È espressione di questa logica la costruzione di scadenze “generali” intorno ad una serie di punti rivendicativi altrettanto generali. Quest’approccio non risolve e nemmeno tocca il problema della costruzione di un progetto strategico di alternativa entro cui collocare la condizione odierna del movimento operaio e proletario. La soluzione – o anche solo l’affrontamento – di questi problemi cogenti viene infatti sempre rimandata ad una idealistica e fantasmagorica attesa della  “ripresa della lotta di classe” che finalmente verrà a risolvere i nostri problemi politici. Cazzate.

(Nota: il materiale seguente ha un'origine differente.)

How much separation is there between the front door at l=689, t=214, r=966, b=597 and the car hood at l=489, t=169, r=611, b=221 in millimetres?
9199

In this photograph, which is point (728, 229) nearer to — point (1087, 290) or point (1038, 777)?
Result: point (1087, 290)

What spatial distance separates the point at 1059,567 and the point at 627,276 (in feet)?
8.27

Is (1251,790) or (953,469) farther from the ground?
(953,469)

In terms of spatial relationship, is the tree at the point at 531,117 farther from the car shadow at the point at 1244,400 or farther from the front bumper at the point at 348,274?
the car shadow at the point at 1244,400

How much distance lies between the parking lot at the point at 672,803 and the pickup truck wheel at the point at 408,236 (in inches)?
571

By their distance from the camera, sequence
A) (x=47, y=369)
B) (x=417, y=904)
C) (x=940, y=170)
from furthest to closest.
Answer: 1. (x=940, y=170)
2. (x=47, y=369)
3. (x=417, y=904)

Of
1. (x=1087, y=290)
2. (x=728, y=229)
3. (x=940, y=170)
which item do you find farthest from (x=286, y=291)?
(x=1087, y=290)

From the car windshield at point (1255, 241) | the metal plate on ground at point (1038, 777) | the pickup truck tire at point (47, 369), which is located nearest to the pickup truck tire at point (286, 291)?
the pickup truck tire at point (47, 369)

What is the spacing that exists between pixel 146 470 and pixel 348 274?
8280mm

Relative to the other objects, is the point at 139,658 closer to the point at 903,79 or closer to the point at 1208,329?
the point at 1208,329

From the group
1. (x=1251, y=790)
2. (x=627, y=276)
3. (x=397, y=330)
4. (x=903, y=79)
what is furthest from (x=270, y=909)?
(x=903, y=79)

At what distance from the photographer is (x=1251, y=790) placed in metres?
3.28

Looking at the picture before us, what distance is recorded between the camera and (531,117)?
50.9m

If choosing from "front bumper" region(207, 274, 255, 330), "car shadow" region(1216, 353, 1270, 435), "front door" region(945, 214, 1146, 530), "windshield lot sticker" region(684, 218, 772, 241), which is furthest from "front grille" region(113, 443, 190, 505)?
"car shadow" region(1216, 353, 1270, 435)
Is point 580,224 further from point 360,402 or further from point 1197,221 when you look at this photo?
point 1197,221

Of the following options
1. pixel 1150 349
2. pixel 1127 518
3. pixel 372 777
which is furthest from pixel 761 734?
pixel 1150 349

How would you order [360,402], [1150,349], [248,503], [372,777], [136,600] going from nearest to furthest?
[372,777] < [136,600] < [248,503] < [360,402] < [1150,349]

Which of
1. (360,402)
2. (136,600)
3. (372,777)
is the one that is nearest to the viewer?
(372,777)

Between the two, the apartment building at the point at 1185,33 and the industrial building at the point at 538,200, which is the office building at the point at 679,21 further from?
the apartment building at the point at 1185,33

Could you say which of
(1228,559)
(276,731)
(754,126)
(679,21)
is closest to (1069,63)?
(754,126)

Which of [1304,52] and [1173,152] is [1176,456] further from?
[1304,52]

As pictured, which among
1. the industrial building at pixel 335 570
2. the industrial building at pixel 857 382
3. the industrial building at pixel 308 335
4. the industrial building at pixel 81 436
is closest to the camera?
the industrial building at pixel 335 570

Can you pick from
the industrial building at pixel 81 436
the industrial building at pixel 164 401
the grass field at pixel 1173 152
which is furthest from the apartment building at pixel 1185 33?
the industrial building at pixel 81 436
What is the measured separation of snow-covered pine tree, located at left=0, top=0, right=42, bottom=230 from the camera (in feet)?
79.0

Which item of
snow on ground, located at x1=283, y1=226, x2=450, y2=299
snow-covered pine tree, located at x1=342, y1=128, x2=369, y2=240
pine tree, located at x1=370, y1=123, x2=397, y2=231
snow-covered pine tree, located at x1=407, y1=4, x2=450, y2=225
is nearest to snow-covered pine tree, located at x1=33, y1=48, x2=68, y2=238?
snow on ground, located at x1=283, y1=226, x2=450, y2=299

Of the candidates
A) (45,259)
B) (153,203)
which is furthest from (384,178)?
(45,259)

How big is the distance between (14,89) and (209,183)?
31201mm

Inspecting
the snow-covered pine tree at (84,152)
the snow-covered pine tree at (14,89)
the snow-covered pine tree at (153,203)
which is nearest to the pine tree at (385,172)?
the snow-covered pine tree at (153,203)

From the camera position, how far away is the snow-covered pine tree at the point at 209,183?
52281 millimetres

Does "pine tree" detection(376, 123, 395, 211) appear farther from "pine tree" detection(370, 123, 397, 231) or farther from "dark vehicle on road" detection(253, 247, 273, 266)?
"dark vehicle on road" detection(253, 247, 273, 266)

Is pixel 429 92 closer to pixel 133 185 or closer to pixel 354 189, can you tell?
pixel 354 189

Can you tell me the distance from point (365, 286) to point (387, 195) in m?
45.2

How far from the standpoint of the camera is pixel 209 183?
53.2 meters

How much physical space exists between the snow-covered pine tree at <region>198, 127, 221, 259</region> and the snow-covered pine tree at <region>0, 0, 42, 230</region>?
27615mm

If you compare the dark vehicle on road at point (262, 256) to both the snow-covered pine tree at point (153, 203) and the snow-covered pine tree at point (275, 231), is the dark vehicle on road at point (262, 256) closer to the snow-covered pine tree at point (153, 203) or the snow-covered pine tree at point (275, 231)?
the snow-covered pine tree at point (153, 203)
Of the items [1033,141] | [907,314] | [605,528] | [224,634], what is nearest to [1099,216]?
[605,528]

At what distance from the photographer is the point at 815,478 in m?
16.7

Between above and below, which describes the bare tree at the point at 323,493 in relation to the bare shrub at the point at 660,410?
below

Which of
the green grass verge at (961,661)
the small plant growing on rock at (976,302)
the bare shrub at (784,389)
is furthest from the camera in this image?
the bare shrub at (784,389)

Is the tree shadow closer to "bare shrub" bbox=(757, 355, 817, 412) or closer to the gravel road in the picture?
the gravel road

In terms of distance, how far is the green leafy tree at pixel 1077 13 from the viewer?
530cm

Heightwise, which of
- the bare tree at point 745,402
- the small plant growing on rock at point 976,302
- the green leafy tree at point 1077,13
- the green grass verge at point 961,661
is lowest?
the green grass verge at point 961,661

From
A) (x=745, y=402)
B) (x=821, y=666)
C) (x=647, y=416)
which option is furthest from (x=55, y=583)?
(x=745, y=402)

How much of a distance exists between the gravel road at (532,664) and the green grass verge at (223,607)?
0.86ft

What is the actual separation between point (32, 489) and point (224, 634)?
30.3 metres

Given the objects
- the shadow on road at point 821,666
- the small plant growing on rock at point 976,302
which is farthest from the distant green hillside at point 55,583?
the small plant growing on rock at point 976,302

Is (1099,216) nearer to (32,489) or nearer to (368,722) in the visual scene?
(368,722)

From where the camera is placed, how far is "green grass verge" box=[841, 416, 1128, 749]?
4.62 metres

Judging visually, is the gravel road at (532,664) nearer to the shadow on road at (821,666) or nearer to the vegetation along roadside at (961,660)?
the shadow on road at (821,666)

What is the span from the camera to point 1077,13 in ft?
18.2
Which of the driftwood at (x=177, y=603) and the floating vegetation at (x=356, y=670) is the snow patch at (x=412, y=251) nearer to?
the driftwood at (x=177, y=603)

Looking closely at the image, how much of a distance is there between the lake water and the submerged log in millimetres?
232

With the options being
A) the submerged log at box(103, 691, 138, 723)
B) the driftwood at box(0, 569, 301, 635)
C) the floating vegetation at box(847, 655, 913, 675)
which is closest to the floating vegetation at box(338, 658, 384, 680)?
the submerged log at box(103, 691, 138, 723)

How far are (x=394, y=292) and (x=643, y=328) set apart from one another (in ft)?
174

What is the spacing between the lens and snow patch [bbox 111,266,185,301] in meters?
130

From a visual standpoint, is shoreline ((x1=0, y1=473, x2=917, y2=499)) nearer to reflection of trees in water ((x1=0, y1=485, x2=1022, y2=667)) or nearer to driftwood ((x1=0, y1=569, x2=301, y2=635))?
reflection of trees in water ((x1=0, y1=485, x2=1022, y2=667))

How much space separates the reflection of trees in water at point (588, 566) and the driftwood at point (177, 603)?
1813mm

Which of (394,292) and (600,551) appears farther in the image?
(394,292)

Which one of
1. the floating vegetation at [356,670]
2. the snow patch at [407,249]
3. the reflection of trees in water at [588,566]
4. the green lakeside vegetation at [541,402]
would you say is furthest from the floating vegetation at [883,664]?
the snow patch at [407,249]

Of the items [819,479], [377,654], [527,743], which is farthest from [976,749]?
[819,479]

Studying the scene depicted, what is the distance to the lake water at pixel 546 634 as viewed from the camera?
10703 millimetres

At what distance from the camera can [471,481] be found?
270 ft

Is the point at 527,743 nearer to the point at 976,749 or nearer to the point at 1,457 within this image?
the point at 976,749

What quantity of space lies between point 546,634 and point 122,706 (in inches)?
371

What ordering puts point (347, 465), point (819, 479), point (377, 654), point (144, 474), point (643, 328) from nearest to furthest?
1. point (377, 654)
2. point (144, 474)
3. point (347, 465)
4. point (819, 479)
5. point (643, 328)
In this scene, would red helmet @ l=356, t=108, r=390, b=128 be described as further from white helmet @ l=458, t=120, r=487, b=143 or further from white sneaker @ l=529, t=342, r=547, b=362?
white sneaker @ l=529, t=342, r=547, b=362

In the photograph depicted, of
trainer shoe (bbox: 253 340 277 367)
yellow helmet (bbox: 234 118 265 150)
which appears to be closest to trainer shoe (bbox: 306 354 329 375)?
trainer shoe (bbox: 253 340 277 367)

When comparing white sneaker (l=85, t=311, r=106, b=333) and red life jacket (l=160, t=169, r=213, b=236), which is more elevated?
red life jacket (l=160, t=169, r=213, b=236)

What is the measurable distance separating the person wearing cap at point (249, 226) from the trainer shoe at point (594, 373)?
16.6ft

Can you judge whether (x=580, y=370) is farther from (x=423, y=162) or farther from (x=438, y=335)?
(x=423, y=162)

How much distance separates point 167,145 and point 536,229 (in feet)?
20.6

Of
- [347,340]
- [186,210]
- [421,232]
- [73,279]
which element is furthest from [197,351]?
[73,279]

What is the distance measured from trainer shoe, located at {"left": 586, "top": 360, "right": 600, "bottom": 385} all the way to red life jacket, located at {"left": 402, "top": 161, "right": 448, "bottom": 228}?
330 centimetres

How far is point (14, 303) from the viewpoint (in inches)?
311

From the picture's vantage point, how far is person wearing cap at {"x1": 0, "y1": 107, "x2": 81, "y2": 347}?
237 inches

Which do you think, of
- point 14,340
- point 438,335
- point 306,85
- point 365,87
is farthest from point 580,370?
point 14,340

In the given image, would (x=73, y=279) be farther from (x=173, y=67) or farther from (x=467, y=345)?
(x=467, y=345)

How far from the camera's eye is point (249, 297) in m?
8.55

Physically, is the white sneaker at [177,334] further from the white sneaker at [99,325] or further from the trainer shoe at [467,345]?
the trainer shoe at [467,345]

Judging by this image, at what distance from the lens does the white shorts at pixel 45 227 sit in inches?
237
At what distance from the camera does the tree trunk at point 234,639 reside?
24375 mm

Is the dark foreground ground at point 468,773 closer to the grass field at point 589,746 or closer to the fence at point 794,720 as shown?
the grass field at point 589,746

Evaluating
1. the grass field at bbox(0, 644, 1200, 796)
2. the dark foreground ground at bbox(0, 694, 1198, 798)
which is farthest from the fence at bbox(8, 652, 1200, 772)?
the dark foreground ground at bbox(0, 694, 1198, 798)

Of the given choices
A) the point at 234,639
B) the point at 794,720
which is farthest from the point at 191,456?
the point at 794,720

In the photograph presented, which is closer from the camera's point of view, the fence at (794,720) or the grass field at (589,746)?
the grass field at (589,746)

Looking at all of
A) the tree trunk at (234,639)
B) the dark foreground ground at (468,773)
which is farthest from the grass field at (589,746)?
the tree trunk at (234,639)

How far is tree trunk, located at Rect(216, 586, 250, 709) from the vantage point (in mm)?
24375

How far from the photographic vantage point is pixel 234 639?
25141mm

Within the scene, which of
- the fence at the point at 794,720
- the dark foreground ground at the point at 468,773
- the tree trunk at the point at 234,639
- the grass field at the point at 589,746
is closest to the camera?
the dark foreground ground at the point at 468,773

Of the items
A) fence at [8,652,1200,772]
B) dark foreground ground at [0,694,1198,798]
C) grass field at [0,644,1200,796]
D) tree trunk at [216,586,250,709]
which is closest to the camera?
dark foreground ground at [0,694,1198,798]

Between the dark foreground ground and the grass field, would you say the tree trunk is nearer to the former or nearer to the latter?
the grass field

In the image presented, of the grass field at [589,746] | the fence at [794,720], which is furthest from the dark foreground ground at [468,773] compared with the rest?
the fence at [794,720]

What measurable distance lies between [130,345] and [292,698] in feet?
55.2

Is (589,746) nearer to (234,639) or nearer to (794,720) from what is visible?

La necessità di misurarsi continuamente con i problemi che dalla condizione e dalla lotta proletaria e operaia provengono, nel suo continuo confrontarsi con il nemico di classe, pone la altrettanto continua necessità di costruire gli strumenti di tale lotta: se si agisce nell’ambito rivendicativo e sindacale non si fa altro che riprodurre quel tipo di logica, organizzazione e prospettiva, tutta interna alle compatibilità del sistema. Per noi la questione si pone molto diversamente: a partire dall’evoluzione materiale dei problemi e delle lotte bisogna costruire una visione strategica e strumenti politici che vadano chiaramente nella direzione dell’alternativa anticapitalista. La fase che si è aperta pone con sempre maggiore forza questo tipo di questione. Il problema oggi, qui, ora e in ogni lotta che si reputi avanzata, è di farsi carico di una dimensione internazionalista intesa non semplicemente come proclama ma come espressione di una progettualità politica che ponga al centro gli interessi e la condizione del proletariato internazionale, fuori e contro gli interessi di bottega e di sigla, fuori e contro ogni forma di nazionalismo diversamente vestito, per l’affermazione della necessità dell’alternativa anticapitalista e di una azione politica coerente con essa, a partire dai concreti problemi materiali con i quali la nostra classe si misura.